### Document text
= Vladan Matijević =

Serbian writer and poet (born 1962)

Vladan Matijević (Serbian-Cyrillic: Владан Матијевић; born 16 November 1962 in Čačak, SFR Yugoslavia) is a Serbian writer. He worked for eighteen years as an engineer in Pančevo's chemical base factory before completing his university education, graduating in Philosophy. Since 2005, he has been director of Nadežda Petrović Gallery in his native town, where he lives with his two daughters. He is a widower, his deceased wife Sonja's grandmother was Combat Veteran of Partizan Brigade in Bor, who saved the life of her later husband Imre Tiszmer.

==Life and work==
Matijević is a multiple laureate of Serbian literary awards. He said in interview that he tries to write as little as possible. Nevertheless, he has created a considerable body of literary work. His most successful novel Moments of Joy has been published in French, Spanish, German, Italian, Russian, and Macedonian. In 2009, he took part in the New Literature from Serbia event organised by the Austrian literary society Podium, where he read from Moments of Joy on the stage at the Viennese coffee house Prückel. The passage was subsequently read by an actress in German. In 2011, a collection of four short stories was published as a multilingual edition in Albanian, Hungarian, Bulgarian and Romanian. In the same year, he participated in the Salon international du livre de Québec, the Leipzig Book Fair, and the multinational cultural program Literature in Flux, organized by the HALMA Network and the International Canetti Society. There were readings on board ships in the harbours of European cities along the Danube, he read in Ruse, Cetate, Belgrade, Novi Sad and Budapest. Matijević was a Serbian representative at the European Literature Nights 2013 in Paris. In 2014, an English edition of his novel Very Little Light was published. In 2016, a half-hour conversation between Matijević and the writer Aleksandar Gatalica was broadcast by RTS as part of the program series Književni dijalog (Literary Dialogue). He participated in the Beijing International Book Fair 2017. In June 2018, he was invited by the Andrić Institute to Andrićgrad, where he talked about his work in a public discussion and answered questions from the audience.

In an interview with Gloria magazine, the writer was to associate each letter of the alphabet with an aphorism; some examples follow:
- B - Belgrade: A city where I have experienced many delightful moments.
- E - European Union: We have been taking big steps for decades, and we have not come closer for a millimeter. Maybe it is a Serbian Fata Morgana.

### Information provided
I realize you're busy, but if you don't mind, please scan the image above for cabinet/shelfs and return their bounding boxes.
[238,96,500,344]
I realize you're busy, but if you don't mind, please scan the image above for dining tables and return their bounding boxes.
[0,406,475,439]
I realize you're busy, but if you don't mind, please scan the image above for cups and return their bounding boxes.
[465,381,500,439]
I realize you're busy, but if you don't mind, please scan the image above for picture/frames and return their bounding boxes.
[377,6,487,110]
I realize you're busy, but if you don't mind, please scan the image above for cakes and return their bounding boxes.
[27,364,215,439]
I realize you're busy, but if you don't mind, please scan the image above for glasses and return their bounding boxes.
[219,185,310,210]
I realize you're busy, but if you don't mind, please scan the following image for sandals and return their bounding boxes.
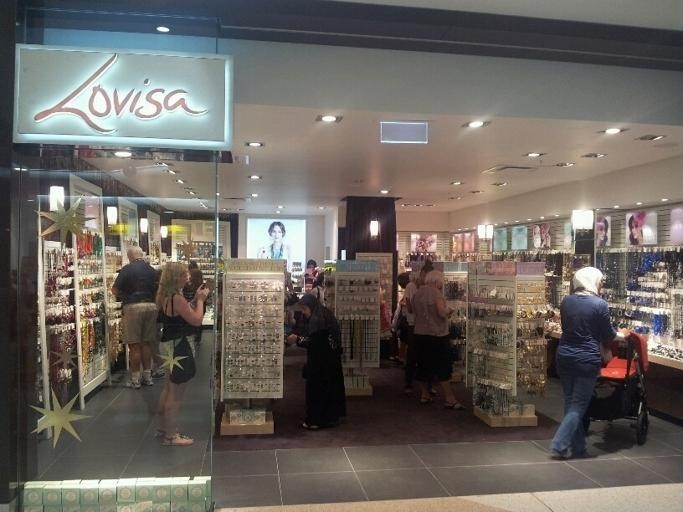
[405,387,466,410]
[155,427,195,446]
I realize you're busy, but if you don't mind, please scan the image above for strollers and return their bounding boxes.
[582,328,651,445]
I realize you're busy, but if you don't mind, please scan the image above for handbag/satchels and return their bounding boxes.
[169,336,196,384]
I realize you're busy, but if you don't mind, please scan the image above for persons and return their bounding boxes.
[188,261,207,345]
[533,224,541,248]
[380,271,410,369]
[153,260,211,450]
[410,269,466,411]
[111,245,161,390]
[597,216,609,247]
[257,220,296,260]
[306,259,318,269]
[394,260,438,396]
[547,266,629,461]
[309,271,327,309]
[286,293,348,431]
[541,222,551,247]
[628,215,646,245]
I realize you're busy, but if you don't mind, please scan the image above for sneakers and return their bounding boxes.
[122,368,164,389]
[299,422,317,432]
[571,449,601,458]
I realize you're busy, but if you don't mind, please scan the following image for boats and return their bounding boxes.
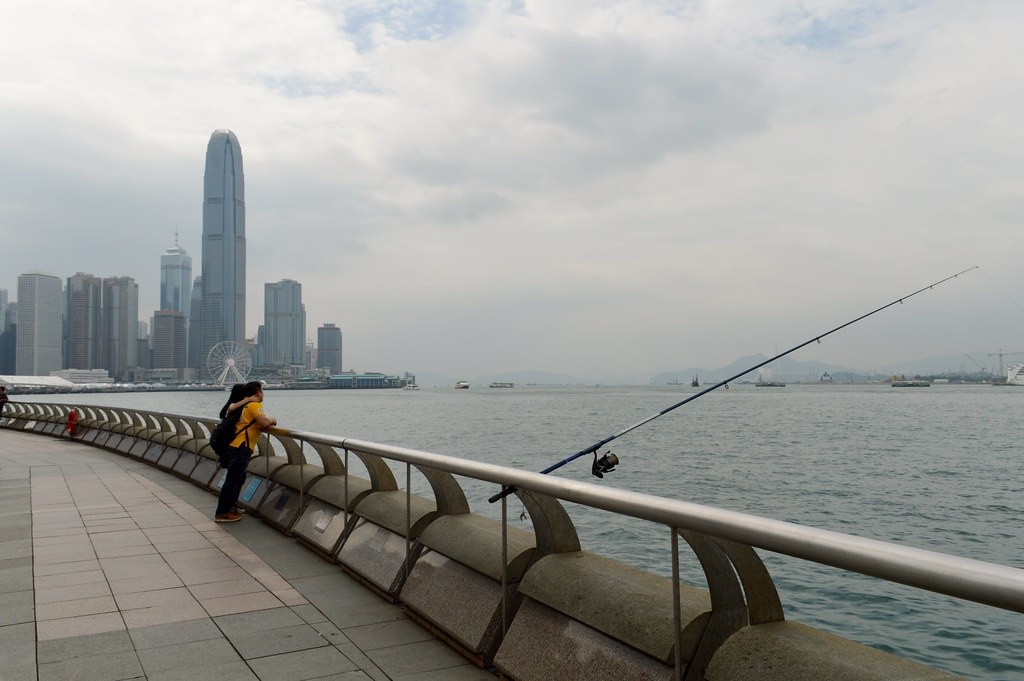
[404,382,420,389]
[666,373,716,386]
[755,373,785,387]
[454,380,469,389]
[489,383,514,388]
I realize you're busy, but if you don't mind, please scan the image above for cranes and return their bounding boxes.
[989,348,1024,376]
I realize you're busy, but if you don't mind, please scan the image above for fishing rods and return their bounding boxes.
[487,263,980,505]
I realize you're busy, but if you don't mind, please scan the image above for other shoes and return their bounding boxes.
[230,506,246,514]
[215,513,242,521]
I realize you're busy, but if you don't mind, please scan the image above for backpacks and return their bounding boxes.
[209,400,255,454]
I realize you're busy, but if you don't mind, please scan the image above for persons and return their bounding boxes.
[214,381,277,522]
[0,386,8,418]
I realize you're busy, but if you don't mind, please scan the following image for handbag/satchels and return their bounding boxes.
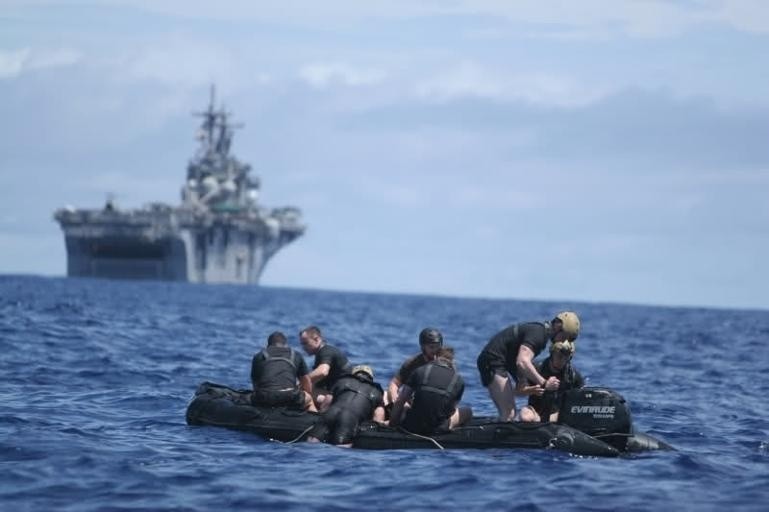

### Goal of the exercise
Resume the biography of Vladan Matijević above, starting right after its last line.

### Response for this exercise
- G - Gandhi: prevailed without violence against the Empire and liberated the country. A fact that sounds like a myth.
- H - Harem: after the liberation from the Ottoman Turks, some of our Vojvodes tried to preserve this wonderful oriental institution but were destroyed by European influence and premature Serbian emancipation.
- P - Process: the best prose work of the Twentieth century.
- V - Vatre: the first masterpiece of Marguerite Yourcenar. She wrote it to overcome her unhappy love.

On advertising, Matijević said:

Since the second half of the 20th century, there are graduate marketing professionals in all areas of life. Advertising has become the greatest need of each person, it does not know any toothpaste to use, nor any food to eat, nor in what bed it wants to sleep until it is explained to the person by an advertising expert. I notice that today it is especially important that is something inexpensive. And that's why everything became cheap. Such are our lives as well. Soon they will also go on sale. With the emergence of the internet, the phenomenon of advertising has reached its peak.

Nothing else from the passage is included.